> **Stored items**
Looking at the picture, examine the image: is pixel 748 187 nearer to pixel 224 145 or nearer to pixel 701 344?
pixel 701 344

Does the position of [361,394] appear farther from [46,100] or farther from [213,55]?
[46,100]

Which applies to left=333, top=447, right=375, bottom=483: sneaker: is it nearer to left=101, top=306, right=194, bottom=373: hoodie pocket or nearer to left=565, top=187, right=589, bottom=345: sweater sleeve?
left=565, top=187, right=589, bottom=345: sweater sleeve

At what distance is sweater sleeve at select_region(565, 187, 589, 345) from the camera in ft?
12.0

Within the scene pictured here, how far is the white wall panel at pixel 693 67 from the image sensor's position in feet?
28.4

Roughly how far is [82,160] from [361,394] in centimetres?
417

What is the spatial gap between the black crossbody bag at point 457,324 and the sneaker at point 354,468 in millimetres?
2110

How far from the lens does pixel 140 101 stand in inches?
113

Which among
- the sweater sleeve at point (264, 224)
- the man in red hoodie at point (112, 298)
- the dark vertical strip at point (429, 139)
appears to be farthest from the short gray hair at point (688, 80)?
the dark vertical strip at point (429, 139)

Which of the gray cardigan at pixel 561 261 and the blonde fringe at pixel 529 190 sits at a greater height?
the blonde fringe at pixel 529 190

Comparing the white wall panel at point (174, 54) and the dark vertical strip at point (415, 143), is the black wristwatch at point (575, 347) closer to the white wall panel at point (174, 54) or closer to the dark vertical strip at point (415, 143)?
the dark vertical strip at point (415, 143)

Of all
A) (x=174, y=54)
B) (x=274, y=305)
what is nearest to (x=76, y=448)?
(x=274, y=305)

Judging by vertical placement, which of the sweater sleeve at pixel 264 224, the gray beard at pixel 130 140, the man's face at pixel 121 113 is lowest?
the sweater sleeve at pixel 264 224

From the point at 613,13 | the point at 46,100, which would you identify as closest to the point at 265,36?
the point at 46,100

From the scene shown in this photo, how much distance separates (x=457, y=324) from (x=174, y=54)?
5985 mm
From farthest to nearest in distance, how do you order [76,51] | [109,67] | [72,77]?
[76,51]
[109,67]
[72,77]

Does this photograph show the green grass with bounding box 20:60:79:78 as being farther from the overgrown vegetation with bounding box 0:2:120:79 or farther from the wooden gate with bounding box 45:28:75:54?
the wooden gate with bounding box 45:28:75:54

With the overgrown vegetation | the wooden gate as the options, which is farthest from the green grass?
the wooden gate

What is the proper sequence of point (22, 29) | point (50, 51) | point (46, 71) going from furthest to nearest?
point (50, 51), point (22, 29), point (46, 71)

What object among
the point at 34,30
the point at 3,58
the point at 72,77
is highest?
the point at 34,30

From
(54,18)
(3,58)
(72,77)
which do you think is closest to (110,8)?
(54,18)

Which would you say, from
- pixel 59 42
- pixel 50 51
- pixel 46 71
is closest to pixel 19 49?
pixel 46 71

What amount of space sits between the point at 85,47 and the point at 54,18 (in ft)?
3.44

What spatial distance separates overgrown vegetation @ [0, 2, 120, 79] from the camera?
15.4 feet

> **Written exercise**
Nothing should be left out: repeat all of the data exactly.

> **Full output**
Looking at the picture, examine the image: is pixel 748 187 nearer to pixel 224 145 or nearer to pixel 701 344?
pixel 701 344

Does the position of [361,394] appear farther from [46,100] or farther from [213,55]?
[46,100]

Which applies to left=333, top=447, right=375, bottom=483: sneaker: is it nearer to left=101, top=306, right=194, bottom=373: hoodie pocket or nearer to left=565, top=187, right=589, bottom=345: sweater sleeve?
left=565, top=187, right=589, bottom=345: sweater sleeve

At what distance is sweater sleeve at select_region(565, 187, 589, 345) from the camera in ft?
12.0

Within the scene pictured here, how far is the white wall panel at pixel 693 67 from the image sensor's position in feet?
28.4

Roughly how far is [82,160] from [361,394] in centimetres?
417

What is the spatial gap between the black crossbody bag at point 457,324 and the sneaker at point 354,468 in millimetres?
2110

How far from the lens does pixel 140 101 stand in inches?
113

Which among
- the sweater sleeve at point (264, 224)
- the man in red hoodie at point (112, 298)
- the dark vertical strip at point (429, 139)
appears to be farthest from the short gray hair at point (688, 80)?
the dark vertical strip at point (429, 139)

Which of the gray cardigan at pixel 561 261 and the blonde fringe at pixel 529 190 sits at a greater height?
the blonde fringe at pixel 529 190

Comparing the white wall panel at point (174, 54) and the dark vertical strip at point (415, 143), is the black wristwatch at point (575, 347) closer to the white wall panel at point (174, 54) or closer to the dark vertical strip at point (415, 143)?
the dark vertical strip at point (415, 143)

Of all
A) (x=174, y=54)
B) (x=274, y=305)
what is nearest to (x=76, y=448)?
(x=274, y=305)

Judging by vertical placement, which of the sweater sleeve at pixel 264 224, the gray beard at pixel 130 140, the man's face at pixel 121 113 is lowest?
the sweater sleeve at pixel 264 224

From the point at 613,13 | the point at 46,100, which would you identify as closest to the point at 265,36?
the point at 46,100

From the scene shown in this photo, how much distance separates (x=457, y=324) from (x=174, y=54)?
5985 mm
From farthest to nearest in distance, how do you order [76,51] | [109,67] | [72,77]?
[76,51]
[109,67]
[72,77]

Does this photograph show the green grass with bounding box 20:60:79:78 as being farther from the overgrown vegetation with bounding box 0:2:120:79 or farther from the wooden gate with bounding box 45:28:75:54?
the wooden gate with bounding box 45:28:75:54

With the overgrown vegetation | the wooden gate as the options, which is farthest from the green grass?
the wooden gate

What is the proper sequence of point (22, 29) | point (50, 51) | point (46, 71) going from furthest to nearest?
point (50, 51), point (22, 29), point (46, 71)

What object among
the point at 34,30
the point at 3,58
the point at 72,77
is highest?
the point at 34,30

From
(54,18)
(3,58)
(72,77)
which do you think is closest to (110,8)?
(54,18)

Which would you say, from
- pixel 59 42
- pixel 50 51
- pixel 46 71
is closest to pixel 19 49?
pixel 46 71

What amount of space sits between the point at 85,47 and the point at 54,18 (in ft)?
3.44

What spatial distance separates overgrown vegetation @ [0, 2, 120, 79] from the camera?
15.4 feet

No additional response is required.